How we cite our quotes: (Chapter.Paragraph)
Quote #7
"This [screw] is a necessary part of your destiny. It's in your hands now. Use it well, son. You kin open yo' eyes." (33.53)
Knowing what we know about what happens with the screw, do you think the author believes in fate or free will?
Quote #8
"If you know all this stuff about us… if you can see what's going to happen and it's already in motion, why bother? Why should we try to do anything? We can't change it."
She hops up, opens her arms wide. "Did I say that you couldn't change it?"
"No, but …"
"What I see is the course as it stands now. Today. At 10:27:07 p.m. Relatively Standard Time. Tomorrow, Keith could pick up a book, read a sentence there that completely alters the course of his life, and decide he wants to become an English professor and that's it. New ball game. Destiny isn't fixed, Cameron." […]
"Things can change, Cameron.

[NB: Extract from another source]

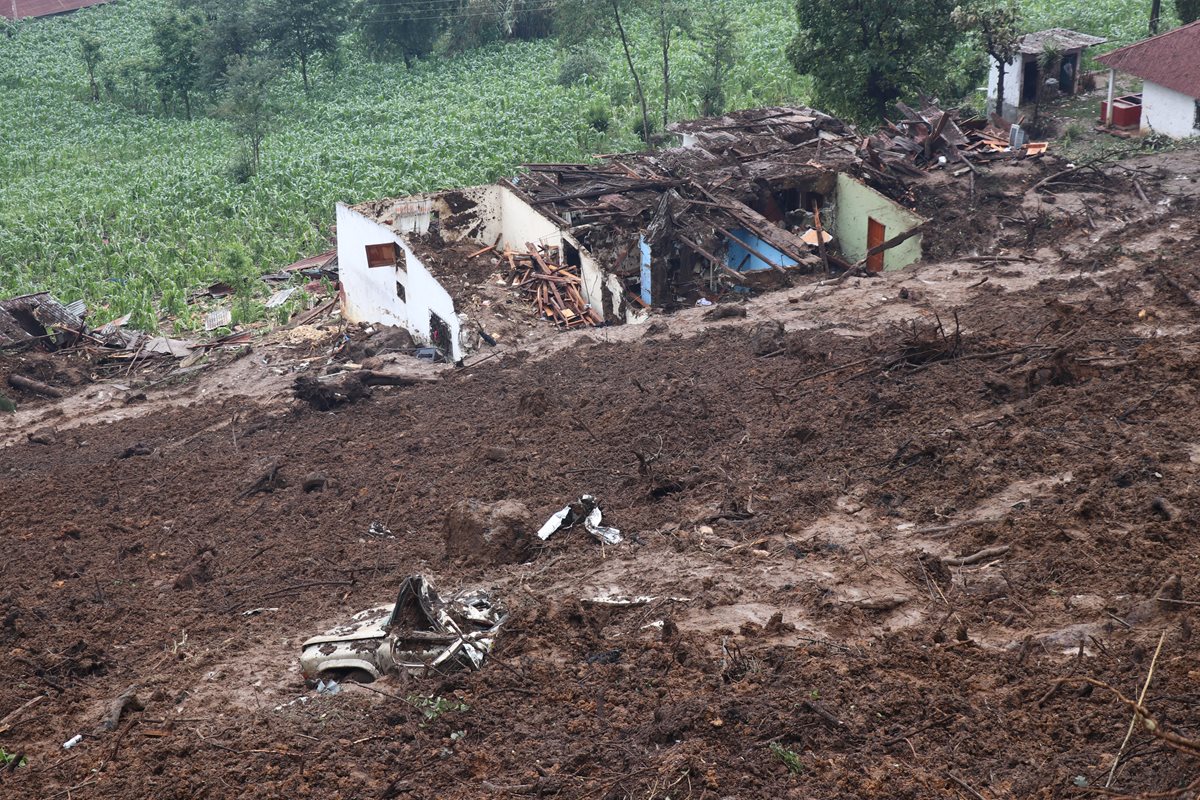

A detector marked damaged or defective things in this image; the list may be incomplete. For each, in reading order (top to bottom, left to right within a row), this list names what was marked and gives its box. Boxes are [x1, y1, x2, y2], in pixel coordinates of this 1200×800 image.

broken window [364, 242, 406, 270]
crushed car [302, 576, 508, 680]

It's the one constant of this universe." (37.95-100)
Of course Cam would take a fatalist approach, but Dulcie stops him. If change is the one constant of the universe, then fate has a different feeling to it. It's more of a coin toss than certain doom kind of vibe.
Quote #9
And just like that, something in the cosmos shifts. A butterfly flaps its wings in South America. Snow falls in Chicago. You give an idiot a stupid magic screw and it turns out to be a necessary part after all. (40.116)
Now Bray is just messing with us. She's arguing that although we each have a fate that we are destined for, our free will allows us to make decisions that can alter it at any time. She just effectively called a stalemate in the battle of fate versus free will. Now it's just a moo point.